The voice startled her. She looked up to see a young man standing nearby, holding an umbrella. He was tall and lean, with dark hair and serious eyes.
She recognized him vaguely—a distant cousin she had met once or twice at family gatherings.
"You are getting soaked," he said, moving closer to hold the umbrella over her.
She stared at him, confused by the simple act of kindness. No one had ever sheltered her from anything before.
"They all left," she said.
"I noticed." His voice was quiet but had an edge of anger. Not at her, she realized, but at the others. "They shouldn't have done that."
"No one wants me," she said, the words spilling out before she could stop them. "They never did."
He crouched down beside her, still holding the umbrella over them both. "What is your name again? I am sorry, I don't remember."
"Maya."
"Maya," he repeated. "I am Vell."
"I know," she said. She had heard her parents mention him—the strange cousin who kept to himself. The one who did not fit in with the rest of the family.
"Do you have somewhere to go, Maya?" he asked.
She shook her head.
"Would you like to come with me? Just until things get sorted out."
She stared at him, searching for the lie, the trick, the hidden cruelty that always came eventually. But his eyes held only concern.
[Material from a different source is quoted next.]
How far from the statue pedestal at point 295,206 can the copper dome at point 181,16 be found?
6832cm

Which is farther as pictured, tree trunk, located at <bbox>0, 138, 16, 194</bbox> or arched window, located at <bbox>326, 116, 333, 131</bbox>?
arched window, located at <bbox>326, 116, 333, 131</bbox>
"Why?" she asked. "Why would you help me?"
He seemed surprised by the question. "Because you need help. And because no one else is offering."
Such a simple answer. So foreign to everything she had ever known.
"They said I am going to foster care," she said.
His jaw tightened. "Is that what you want?"
No one had ever asked what she wanted before. The question itself was a gift.
"No," she whispered. "I don't want that."
"Then come with me," he said, offering his hand. "I have a small apartment. Nothing fancy. But you will be safe there."
Safe. The word sounded like a fairy tale. Something that happened to other children in other lives.
She hesitated, then placed her small hand in his. His fingers closed gently around hers, and he helped her to her feet.
"Thank you," she said, the words unfamiliar on her tongue.
He nodded, a small smile softening his serious face. "Let's get out of this rain."
As they walked away from the graves, Maya felt something stir inside the emptiness. Not hope—she did not know that feeling yet. But perhaps the possibility of hope.
A tiny spark in the darkness.
She did not know then that this moment would change everything. That this quiet, serious young man would become her whole world. That he would teach her what family should be. That he would show her, day by day, what it meant to be loved.
All she knew was that, for the first time in her life, someone had seen her. Really seen her. And had not turned away.
---
Maya blinked, returning to the present. The store was quiet except for Vell's steady breathing. Outside, the ruined world waited, filled with monsters and danger.
She looked at him, at the bandages covering his wounds—wounds he had received protecting her. Always protecting her.
"I will keep you safe this time," she whispered, though he could not hear. "I promise."
She turned back to the window, watching for threats, determined not to fail him.
The world had ended, but her world had begun years ago in a rainy cemetery when a stranger had offered an umbrella and a home.
Whatever came next, whatever horrors this new reality held, she would face them. For him. For the only person who had ever loved her enough to stay.